Exercise
Output all of the records exactly as written.

Records provided
┌────────

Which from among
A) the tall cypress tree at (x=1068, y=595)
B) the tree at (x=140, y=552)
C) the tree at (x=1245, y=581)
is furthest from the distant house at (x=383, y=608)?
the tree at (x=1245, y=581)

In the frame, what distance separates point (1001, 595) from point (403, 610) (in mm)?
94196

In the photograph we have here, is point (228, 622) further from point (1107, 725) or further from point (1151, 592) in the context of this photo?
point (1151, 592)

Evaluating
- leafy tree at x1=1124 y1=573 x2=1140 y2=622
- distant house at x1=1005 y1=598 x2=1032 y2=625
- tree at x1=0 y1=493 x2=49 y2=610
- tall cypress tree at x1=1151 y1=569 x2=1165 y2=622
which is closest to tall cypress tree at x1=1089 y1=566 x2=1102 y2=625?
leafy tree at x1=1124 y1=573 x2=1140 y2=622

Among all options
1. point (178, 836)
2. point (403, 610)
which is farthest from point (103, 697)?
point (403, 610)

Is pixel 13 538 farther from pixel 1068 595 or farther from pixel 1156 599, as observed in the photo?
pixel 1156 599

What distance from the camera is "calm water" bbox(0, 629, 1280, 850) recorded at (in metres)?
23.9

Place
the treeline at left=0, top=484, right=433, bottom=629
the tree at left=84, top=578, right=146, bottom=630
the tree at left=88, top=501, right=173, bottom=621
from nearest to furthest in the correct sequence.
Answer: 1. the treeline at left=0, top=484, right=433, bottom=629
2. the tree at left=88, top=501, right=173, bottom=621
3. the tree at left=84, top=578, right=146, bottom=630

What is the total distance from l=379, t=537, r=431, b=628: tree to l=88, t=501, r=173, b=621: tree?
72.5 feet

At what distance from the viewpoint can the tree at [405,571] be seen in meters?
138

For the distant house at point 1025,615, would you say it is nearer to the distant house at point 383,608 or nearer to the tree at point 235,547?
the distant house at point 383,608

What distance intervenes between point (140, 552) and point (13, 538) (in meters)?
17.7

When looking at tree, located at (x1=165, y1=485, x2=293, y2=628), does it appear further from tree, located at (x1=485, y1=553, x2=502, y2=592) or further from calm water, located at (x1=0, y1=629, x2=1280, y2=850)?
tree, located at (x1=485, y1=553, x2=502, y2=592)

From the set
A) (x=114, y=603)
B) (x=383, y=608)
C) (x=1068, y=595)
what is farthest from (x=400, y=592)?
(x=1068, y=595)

└────────

Response
Which from among
A) the tall cypress tree at (x=1068, y=595)
B) the tree at (x=140, y=552)
C) the tree at (x=1245, y=581)
is furthest from the distant house at (x=383, y=608)?
the tree at (x=1245, y=581)

In the frame, what distance separates point (1001, 595) from point (403, 610) (in mm)?
94196

In the photograph we have here, is point (228, 622) further from point (1107, 725) or further from point (1151, 592) in the context of this photo?
point (1151, 592)

Evaluating
- leafy tree at x1=1124 y1=573 x2=1140 y2=622
- distant house at x1=1005 y1=598 x2=1032 y2=625
- tree at x1=0 y1=493 x2=49 y2=610
- tall cypress tree at x1=1151 y1=569 x2=1165 y2=622
which is closest to tall cypress tree at x1=1089 y1=566 x2=1102 y2=625?
leafy tree at x1=1124 y1=573 x2=1140 y2=622

Among all options
1. point (178, 836)
2. point (403, 610)
which is farthest from point (103, 697)?
point (403, 610)

Is pixel 13 538 farther from pixel 1068 595 or farther from pixel 1156 599, as observed in the photo?
pixel 1156 599

What distance from the camera is "calm water" bbox(0, 629, 1280, 850) recorded at (in metres)?
23.9

Place
the treeline at left=0, top=484, right=433, bottom=629
the tree at left=84, top=578, right=146, bottom=630
the tree at left=88, top=501, right=173, bottom=621
from nearest to furthest in the correct sequence.
Answer: 1. the treeline at left=0, top=484, right=433, bottom=629
2. the tree at left=88, top=501, right=173, bottom=621
3. the tree at left=84, top=578, right=146, bottom=630

What is the total distance from l=379, t=537, r=431, b=628: tree to l=88, t=501, r=173, b=621: tree?
72.5 feet

At what distance from the viewpoint can the tree at [405,571] be seen in meters?
138

For the distant house at point 1025,615, would you say it is nearer to the distant house at point 383,608 or nearer to the tree at point 235,547?
the distant house at point 383,608

What distance intervenes between point (140, 552) and point (13, 538) (in meters)?
17.7

When looking at tree, located at (x1=165, y1=485, x2=293, y2=628), does it appear further from tree, located at (x1=485, y1=553, x2=502, y2=592) or further from calm water, located at (x1=0, y1=629, x2=1280, y2=850)?
tree, located at (x1=485, y1=553, x2=502, y2=592)

From the set
A) (x=114, y=603)
B) (x=383, y=608)
C) (x=1068, y=595)
what is farthest from (x=400, y=592)?
(x=1068, y=595)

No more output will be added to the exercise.